In the case of tRNAs, chemical modifications are the second major contribution shaping the read mapping patterns (Findeiß ). Interestingly, there is a single cluster comprising tRNAs with several different anticodons and isoacceptors that share an almost perfect read processing pattern. This observation requires deeper analysis for further explanation. The read processing patterns of loci with low expression levels may be biased by random fluctuations, thus we have only included patterns with a minimum expression of 50 reads. RNA-seq data with deeper coverage will thus not only improve the clustering results but also increase the number of block groups and thereby facilitate the detection of novel ncRNAs.

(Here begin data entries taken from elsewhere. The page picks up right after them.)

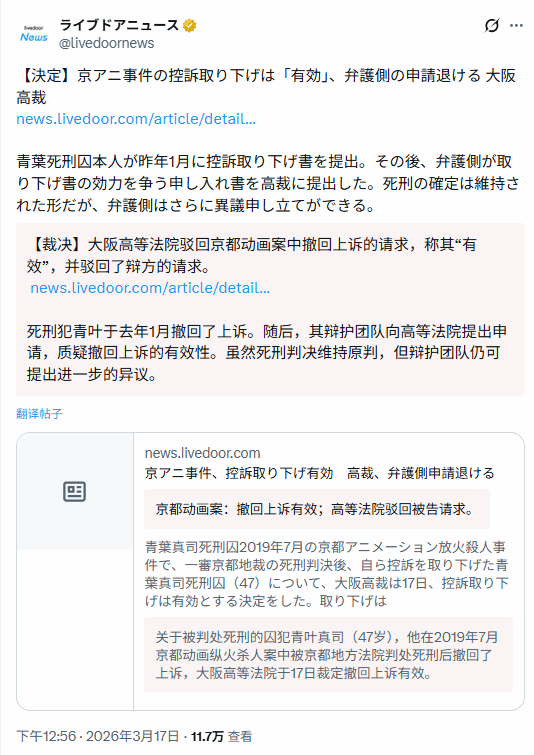 维持死刑判决！京阿尼纵火案犯人撤回上诉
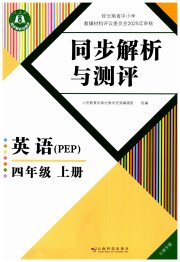 人教金学典同步解析与测评四年级英语人教版云南专版
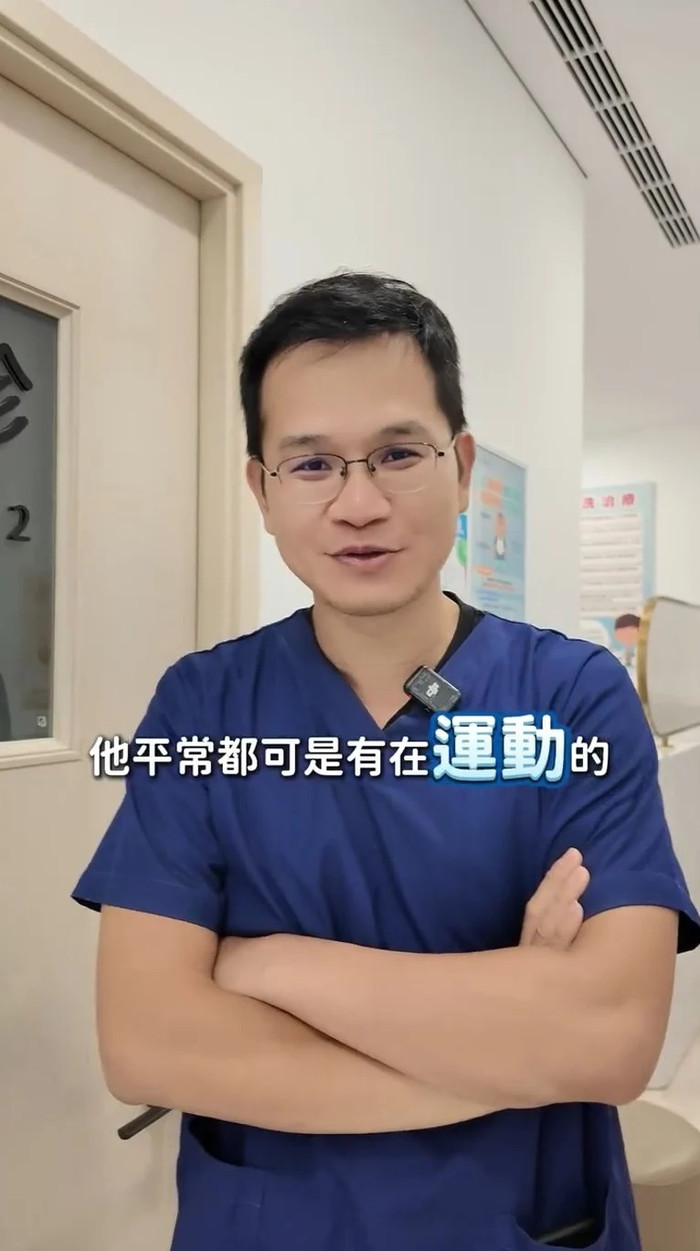 Đi khám vì đau họng, người đàn ông sốc khi nhận kết quả từ bác sĩ Ảnh 3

Funding: Danish Strategic Research Council (Strategic Growth technologies); Danish Independent Research Council (Technology and Production); Danish Center for Scientific Computation, in part. This publication is supported by LIFE - Leipzig Research Center for Civilization Diseases, Universität Leipzig. This project was funded by means of the European Social Fund and the Free State of Saxony.

Conflict of Interest: none declared.